A cada encuentro en los jardines, Fernando me hablaba del nuevo laberinto que construía desde el interior de sus corredores y del cual las salidas se abrían a otros laberintos donde él iba descubriendo los pasajes secretos. En varias ocasiones, recitaba de memoria, de pie bajo el follaje de los árboles, algunos párrafos escritos por la mañana temprano de Noticias del Imperio. Se veía iluminado, poseído por sus creaturas, convertido en ellas, a la vez emperador y emperatriz, él fusilado, ella loca.

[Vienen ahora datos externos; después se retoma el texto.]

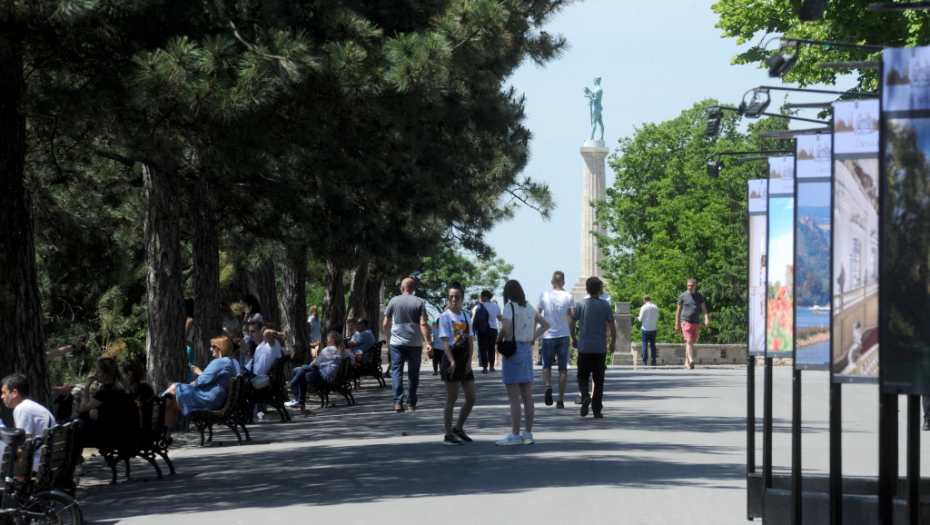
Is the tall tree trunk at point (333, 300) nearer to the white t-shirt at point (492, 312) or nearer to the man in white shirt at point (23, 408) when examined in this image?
the white t-shirt at point (492, 312)

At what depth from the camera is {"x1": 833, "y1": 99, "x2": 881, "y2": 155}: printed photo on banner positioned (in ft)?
19.3

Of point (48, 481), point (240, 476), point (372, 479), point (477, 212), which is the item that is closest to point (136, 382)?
point (240, 476)

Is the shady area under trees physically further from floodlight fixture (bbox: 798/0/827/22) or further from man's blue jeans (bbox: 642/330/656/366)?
man's blue jeans (bbox: 642/330/656/366)

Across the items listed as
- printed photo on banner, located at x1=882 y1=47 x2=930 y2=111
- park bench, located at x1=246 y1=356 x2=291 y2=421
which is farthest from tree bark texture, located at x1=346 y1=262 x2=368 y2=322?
printed photo on banner, located at x1=882 y1=47 x2=930 y2=111

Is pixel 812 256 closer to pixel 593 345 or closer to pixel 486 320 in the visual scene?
pixel 593 345

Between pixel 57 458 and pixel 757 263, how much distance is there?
4830mm

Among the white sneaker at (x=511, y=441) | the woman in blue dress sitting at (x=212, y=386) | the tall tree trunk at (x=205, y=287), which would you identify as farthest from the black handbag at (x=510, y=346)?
the tall tree trunk at (x=205, y=287)

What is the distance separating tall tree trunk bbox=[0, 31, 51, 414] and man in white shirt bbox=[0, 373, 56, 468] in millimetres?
1521

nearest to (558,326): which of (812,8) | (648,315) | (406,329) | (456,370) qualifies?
(406,329)

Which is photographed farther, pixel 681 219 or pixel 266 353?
pixel 681 219

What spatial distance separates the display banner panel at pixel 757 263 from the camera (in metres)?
8.09

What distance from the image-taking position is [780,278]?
7.62 m

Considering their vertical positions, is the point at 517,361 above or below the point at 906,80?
below

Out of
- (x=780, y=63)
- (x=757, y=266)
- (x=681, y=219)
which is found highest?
(x=681, y=219)
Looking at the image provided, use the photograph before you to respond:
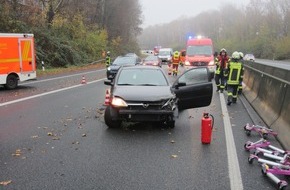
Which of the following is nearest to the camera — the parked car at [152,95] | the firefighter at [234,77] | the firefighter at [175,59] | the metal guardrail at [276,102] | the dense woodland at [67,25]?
the metal guardrail at [276,102]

Fernando tenía muchas cualidades. Una, y no la menor, era la generosidad. La desmesura fue su dimensión. Dar y darse eran actos cotidianos y espontáneos en él. Generosidad en su vida y obra, no sabía escatimarse ni escatimar nada. De ahí, sin duda, su gran capacidad de trabajo, que le permitía escribir a la vez Noticias..., un libro de cocina preparado con Socorro, su mujer, guiones para radio. Y, mientras luchaba contra las enfermedades, se dedicaba a la pintura. Nombrado agregado cultural de la embajada de México en Francia y luego cónsul, labores que no descuidaba, hacía festejos, en su departamento, siempre con Socorro, a mexicanos invitados a actos culturales en Francia. Al contrario de tantos otros, Del Paso hacía todo lo posible para ayudar a la promoción de obras ajenas, robando el tiempo a la suya. Cuando la publicación de Las batallas en el desierto, novela de José Emilio Pacheco, introducida en Francia por Jacques Bellefroid, Fernando participó en su presentación en París.

Hombre extraño en época de rupturas y familias recompuestas, poseía otra virtud: la fidelidad. A sí, a su vida, a su obra y a su familia, su esposa Socorro y sus hijos. Los laberintos siguen a veces rutas derechas.